* _Compito 1_: Secondo l'estratto pagina su Bloodborne, a che ora è fissata la conferenza Sony dell'E3?
* _Compito 2_: Spiega in una o due frasi perché, nell'estratto pagina su Bloodborne, il primo messaggio dice che Dark soul sembrava lento.
* _Compito 3_: Ricopia dall'estratto pagina su Bloodborne il tratto da "Si lo sto adorando" fino a "(15 Giugno 2015)".

* _Estratto pagina_:
Si lo sto adorando questo gioco! È stupendo! Ok, forse ho giudicato Dark soul in maniera frettolosa. Ad esser onesto non ci ho mai giocato a Dark soul. Ho sempre visto mio fratello che ci giocava e mi pareva lento, ma forse la causa era la spada gigante che usava mio fratello. Comunque finito bloodborne, mi fidero' del tuo commento è proverò Dark soul 2. Grazie per la dritta


----------



## PippoInzaghi92 (15 Giugno 2015)

Per chi fosse interessato alle 3 di domani mattina sarà la volta della Conference Sony dell'E3 (l'evento più importante per i videogiochi). E' previsto l'annuncio di un DLC di Bloodborne (e forse di un Dark Souls 3).


----------



## Eziomare (9 Febbraio 2017)

Non sono mai stato un grande appassionato di videogame (fifa/pes a parte), ma ci credete che e' quasi un anno che gioco a questo titolo? In realta' posso dedicarmi alla Play solo due o tre volte per settimana, e rigorosamente in notturna, comunque il mio spazio riesco a ritargliarmelo... In sostanza, e' un gioco che mi ha letteralmente stregato, sono quasi al livello 300 in circa 250 ore di gioco, roba da nerd di primo rango. Di recente, su consiglio di un amico, ho pure approfondito la meravigliosa storia che si cela dietro al gioco, ed e' davvero eccezionale, ci sono una miriade di metafore e riferimenti velati che mai avrei colto senza un input, non credevo proprio esistessero videogames cosi "profondi".


----------

* _Dati mostrati_:
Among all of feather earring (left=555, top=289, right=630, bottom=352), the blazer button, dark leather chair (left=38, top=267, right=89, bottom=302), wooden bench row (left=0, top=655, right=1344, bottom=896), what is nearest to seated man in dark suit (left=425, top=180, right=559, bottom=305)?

* _Risultato 1_: Alle 3 di domani mattina.

* _Risultato 2_: Chi scrive non ci aveva mai giocato e aveva solo visto il fratello giocarci. La lentezza forse dipendeva dalla spada gigante che usava il fratello.

* _Risultato 3_:
Si lo sto adorando questo gioco! È stupendo! Ok, forse ho giudicato Dark soul in maniera frettolosa. Ad esser onesto non ci ho mai giocato a Dark soul. Ho sempre visto mio fratello che ci giocava e mi pareva lento, ma forse la causa era la spada gigante che usava mio fratello. Comunque finito bloodborne, mi fidero' del tuo commento è proverò Dark soul 2. Grazie per la dritta


----------



## PippoInzaghi92 (15 Giugno 2015)